Give the number of lines in these entries that contain "Rücken", and nothing more.

══ Material supplied ══

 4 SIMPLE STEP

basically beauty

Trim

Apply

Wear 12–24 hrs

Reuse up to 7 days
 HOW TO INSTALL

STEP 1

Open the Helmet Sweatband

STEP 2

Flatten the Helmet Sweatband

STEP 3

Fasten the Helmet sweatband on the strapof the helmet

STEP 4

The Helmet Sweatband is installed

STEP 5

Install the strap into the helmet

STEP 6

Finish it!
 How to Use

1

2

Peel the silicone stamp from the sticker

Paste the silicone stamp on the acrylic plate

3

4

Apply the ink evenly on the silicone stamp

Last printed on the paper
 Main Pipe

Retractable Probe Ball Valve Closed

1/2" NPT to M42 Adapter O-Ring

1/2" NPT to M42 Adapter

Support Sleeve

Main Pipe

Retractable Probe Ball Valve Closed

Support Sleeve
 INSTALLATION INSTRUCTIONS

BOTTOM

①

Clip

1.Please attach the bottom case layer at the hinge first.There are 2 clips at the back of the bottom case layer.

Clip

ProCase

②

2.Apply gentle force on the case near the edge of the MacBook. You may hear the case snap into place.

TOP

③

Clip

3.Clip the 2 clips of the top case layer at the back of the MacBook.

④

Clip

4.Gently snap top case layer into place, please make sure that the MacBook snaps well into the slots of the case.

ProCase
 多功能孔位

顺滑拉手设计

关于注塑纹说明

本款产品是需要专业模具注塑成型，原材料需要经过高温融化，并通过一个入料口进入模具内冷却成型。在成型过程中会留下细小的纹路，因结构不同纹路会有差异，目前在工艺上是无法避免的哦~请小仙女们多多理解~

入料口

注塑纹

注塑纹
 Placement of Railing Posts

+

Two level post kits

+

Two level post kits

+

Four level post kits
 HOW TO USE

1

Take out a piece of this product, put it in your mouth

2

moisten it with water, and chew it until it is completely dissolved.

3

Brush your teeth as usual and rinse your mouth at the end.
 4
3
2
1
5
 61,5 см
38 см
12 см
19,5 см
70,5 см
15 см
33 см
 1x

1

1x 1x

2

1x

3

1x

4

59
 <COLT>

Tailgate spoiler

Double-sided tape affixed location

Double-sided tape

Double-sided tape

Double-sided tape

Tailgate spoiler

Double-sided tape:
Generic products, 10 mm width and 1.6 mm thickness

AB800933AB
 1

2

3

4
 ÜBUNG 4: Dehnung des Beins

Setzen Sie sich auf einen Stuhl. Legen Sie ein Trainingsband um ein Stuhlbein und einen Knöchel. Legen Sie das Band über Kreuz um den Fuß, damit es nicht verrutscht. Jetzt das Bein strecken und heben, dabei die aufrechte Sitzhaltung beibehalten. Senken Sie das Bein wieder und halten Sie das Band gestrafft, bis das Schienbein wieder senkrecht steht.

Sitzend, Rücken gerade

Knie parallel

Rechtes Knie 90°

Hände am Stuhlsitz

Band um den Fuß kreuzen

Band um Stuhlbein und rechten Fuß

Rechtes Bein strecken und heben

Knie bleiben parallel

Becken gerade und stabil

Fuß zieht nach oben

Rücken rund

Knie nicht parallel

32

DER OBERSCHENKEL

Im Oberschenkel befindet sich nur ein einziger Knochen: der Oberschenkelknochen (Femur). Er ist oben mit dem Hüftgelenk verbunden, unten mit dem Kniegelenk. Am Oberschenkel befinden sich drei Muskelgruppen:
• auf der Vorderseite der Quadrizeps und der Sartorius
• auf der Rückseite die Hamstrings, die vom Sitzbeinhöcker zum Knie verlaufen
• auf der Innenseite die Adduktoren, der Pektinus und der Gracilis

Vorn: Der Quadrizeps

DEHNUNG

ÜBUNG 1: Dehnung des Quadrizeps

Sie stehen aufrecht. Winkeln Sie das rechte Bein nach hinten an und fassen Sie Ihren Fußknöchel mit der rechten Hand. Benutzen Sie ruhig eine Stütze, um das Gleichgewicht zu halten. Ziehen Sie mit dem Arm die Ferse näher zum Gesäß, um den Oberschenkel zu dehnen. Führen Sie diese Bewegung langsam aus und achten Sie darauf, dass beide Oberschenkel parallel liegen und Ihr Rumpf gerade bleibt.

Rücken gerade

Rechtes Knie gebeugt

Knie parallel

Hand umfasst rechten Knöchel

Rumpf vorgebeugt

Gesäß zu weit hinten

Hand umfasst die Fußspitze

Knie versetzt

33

═══

> [Answer area]: 3